The merger between two of Australia’s largest gambling companies, Tabcorp and Tatts, has found itself in serious jeopardy. The Tabcorp-Tatts merger has been on the cards for a long time, but a recent ruling by a federal court could see the merger fall through.
Federal Court Orders Review of Tabcorp-Tatts Merger
The federal court decided not to approve the AU$11 billion merger between the two massive gambling firms. Instead, it decided that the matter should be referred back to the Australian Competition Tribunal (ACT) for consideration. While this doesn’t mean the merger is off completely, it is a massive setback. The two companies were hoping that the Tabcorp-Tatts merger would be completed during the closing months of 2017
The Tabcorp-Tatts merger has been in the news for some time, especially since it took an unusual legal path to get the merger approved. The two firms decided to bypass the ACCC and head straight for the ACT. The ACT Is normally a last resort, used when the ACCC has already turned down a proposed merger.

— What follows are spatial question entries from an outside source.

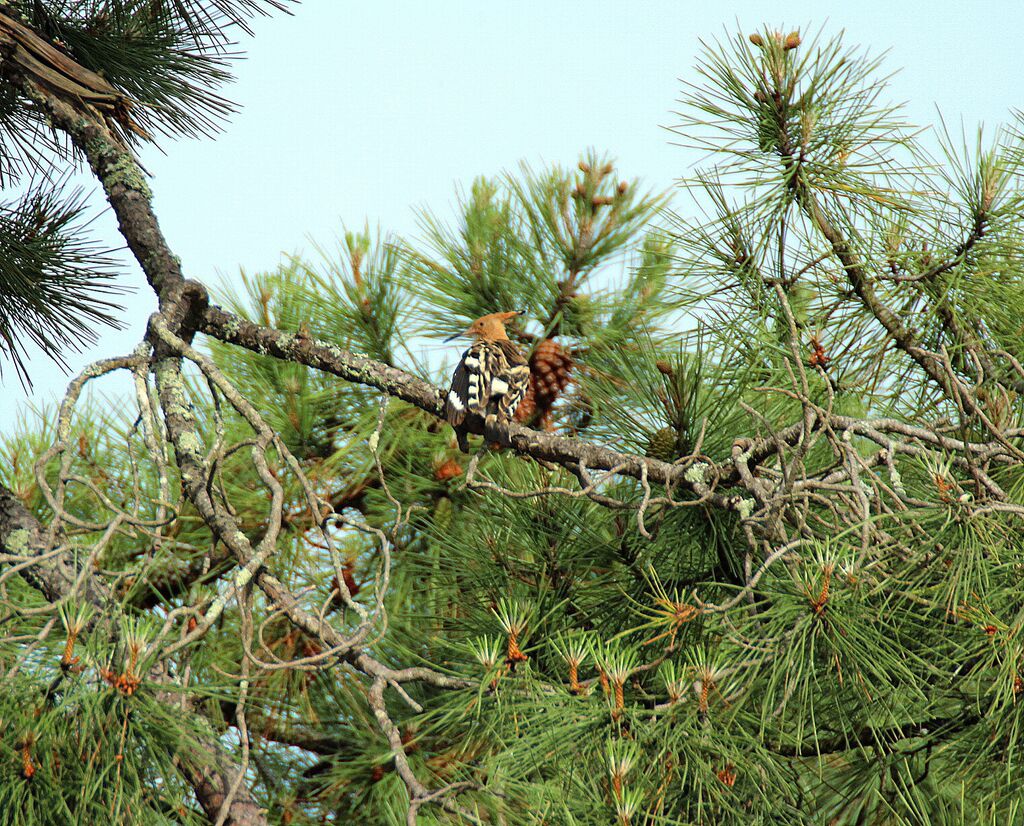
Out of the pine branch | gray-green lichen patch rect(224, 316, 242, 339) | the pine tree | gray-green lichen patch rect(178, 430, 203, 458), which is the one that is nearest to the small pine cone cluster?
the pine tree

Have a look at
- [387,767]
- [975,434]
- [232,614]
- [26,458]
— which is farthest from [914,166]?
[26,458]

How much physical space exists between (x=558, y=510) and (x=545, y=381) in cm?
76

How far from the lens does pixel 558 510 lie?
175 cm

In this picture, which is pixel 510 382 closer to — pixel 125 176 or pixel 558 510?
pixel 558 510

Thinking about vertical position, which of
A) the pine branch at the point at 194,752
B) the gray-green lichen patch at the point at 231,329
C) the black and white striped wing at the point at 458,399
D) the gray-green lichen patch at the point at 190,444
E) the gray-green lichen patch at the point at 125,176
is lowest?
the pine branch at the point at 194,752

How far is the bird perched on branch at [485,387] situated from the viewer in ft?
5.35

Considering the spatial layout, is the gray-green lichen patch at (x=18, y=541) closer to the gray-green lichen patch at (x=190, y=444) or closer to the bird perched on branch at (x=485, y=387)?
the gray-green lichen patch at (x=190, y=444)

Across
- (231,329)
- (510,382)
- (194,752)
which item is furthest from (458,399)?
(194,752)

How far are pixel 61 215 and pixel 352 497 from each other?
0.91 m

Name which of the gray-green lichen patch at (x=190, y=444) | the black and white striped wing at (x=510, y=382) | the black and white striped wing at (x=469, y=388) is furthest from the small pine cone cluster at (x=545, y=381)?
the gray-green lichen patch at (x=190, y=444)

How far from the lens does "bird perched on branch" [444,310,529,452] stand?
1631 millimetres

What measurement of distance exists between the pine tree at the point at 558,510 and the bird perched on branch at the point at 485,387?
1.8 inches

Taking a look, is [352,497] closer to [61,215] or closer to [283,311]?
[283,311]

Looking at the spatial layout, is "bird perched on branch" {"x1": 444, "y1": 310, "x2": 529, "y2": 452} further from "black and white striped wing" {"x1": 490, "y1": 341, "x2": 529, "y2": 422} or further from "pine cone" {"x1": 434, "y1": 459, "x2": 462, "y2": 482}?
"pine cone" {"x1": 434, "y1": 459, "x2": 462, "y2": 482}
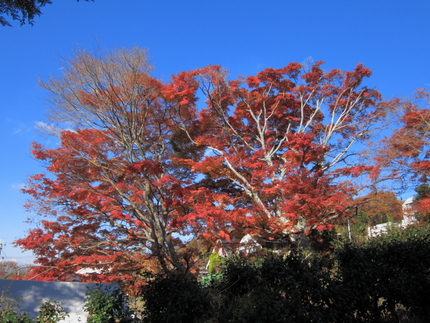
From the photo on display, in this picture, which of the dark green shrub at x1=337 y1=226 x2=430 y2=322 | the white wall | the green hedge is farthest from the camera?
the white wall

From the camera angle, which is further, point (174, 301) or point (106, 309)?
point (106, 309)

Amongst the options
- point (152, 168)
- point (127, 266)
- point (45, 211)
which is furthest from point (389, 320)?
point (45, 211)

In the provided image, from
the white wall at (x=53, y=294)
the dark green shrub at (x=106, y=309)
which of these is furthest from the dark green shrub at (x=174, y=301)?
the white wall at (x=53, y=294)

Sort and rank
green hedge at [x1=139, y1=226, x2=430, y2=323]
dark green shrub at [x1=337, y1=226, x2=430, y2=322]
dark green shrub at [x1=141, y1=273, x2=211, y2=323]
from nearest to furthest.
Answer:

Tabcorp-Tatts Merger Down, But Not Out
The gambling industry in Australia has largely supported the merger. However, there have been some that have objected to it. These included the state of Victoria and Aussie bookmakers, such as Crownbet and Sportsbet. It was argued that the Tabcorp-Tatts merger would hurt competition in the gambling industry.
Things were looking good for the merger back in July 2017, when the ACT approved the merger. However, the ACCC immediately challenged the ruling, saying here were reviewable errors. Crownbet also requested a review of the ACT’s decision, so it is very pleased that the federal court has made the ruling.
This means that the merger is essentially back to square one. It may still happen, but its future is uncertain. Some experts believe that the merger may ultimately be allowed to continue, provided certain conditions are met. These conditions could include Tabcorp-Tatts having to sell off some of their assets to the competition. This would decrease their market dominance once the merger goes through.